His Majesty taking the cases of the judges into consideration, and from his known justice and benevolence, ordered their salaries to be paid out of his revenues in America, such salaries as would keep them above want, and below envy. The judges upon hearing of His Majesty's intention of such a grant had agreed to accept it, but four of them who lived at and near the focus of tarring and feathering, the town of Boston flinched in the day of battle, they were so pelted with soothings one day, and with curses and threatenings the next, that they prudentially gave the point up. The Chief Justice was now left alone in the combat, his brethren had but lately been seated on the Bench. He had been 17 years in the service, and had sunk more than £2000 sterling in it. He had offered not to accept of the grant (if His Majesty would permit him to do so), provided the Assembly would reimburse him one-half of his loss in their service, and for this he would resign his seat on the Bench. The Chief Justice very luckily lived at Middleborough, about 30 miles from Boston, or perhaps he would have followed suit of his brethren in giving up the King's grant.

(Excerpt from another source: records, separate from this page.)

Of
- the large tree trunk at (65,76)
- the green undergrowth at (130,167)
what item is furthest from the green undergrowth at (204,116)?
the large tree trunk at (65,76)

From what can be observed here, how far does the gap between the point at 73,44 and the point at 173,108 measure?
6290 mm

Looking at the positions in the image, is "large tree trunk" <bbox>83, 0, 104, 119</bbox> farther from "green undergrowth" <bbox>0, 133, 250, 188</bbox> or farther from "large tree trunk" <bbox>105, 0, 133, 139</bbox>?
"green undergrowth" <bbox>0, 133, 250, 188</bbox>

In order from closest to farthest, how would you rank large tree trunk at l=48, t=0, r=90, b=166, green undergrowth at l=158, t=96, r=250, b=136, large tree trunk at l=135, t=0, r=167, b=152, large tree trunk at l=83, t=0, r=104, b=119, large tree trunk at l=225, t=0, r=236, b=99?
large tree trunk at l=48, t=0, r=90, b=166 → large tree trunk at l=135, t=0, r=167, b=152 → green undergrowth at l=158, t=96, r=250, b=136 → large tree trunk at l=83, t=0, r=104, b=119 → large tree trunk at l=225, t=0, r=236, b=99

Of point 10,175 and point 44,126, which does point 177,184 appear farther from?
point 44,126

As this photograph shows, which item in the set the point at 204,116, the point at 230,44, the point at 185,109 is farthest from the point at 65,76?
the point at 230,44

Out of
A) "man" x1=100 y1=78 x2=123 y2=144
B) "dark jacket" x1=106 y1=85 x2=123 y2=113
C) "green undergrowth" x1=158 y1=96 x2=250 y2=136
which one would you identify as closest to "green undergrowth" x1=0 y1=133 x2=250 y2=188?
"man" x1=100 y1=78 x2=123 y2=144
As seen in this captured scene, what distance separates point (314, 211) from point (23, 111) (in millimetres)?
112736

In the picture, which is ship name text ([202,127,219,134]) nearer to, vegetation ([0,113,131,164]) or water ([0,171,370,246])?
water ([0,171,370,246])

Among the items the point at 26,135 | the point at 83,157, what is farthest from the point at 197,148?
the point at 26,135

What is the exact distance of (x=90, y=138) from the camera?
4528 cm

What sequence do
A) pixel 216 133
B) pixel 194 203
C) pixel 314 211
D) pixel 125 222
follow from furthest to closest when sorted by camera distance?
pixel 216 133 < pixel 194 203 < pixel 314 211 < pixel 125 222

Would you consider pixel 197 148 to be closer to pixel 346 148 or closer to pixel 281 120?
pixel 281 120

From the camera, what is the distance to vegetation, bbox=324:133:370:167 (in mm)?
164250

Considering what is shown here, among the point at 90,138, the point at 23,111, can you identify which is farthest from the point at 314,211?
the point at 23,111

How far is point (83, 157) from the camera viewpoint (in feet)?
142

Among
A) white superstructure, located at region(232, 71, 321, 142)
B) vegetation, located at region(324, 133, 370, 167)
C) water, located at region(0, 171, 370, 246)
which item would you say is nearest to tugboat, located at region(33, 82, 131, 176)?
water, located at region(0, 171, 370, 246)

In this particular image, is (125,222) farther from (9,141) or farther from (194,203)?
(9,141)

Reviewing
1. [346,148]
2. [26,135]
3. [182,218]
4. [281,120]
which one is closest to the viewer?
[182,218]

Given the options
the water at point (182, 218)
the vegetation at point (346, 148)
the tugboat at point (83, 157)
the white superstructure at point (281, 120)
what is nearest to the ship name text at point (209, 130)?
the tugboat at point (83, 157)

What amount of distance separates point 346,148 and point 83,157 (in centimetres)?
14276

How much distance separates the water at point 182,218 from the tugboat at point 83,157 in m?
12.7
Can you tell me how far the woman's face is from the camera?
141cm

A message was sent to him by the Lower House signed "Samuel Adams, Clerk," requiring him to make explicit answer whether he would accept of the King's grant, or of their grant. He replied that he should accept the King's grant. Nothing less than destruction now awaited him. Col. Gardner, who was afterwards killed at Bunker Hill, declared in the General Assembly, that he himself would drag the Chief Justice from the Bench, if he should sit upon it.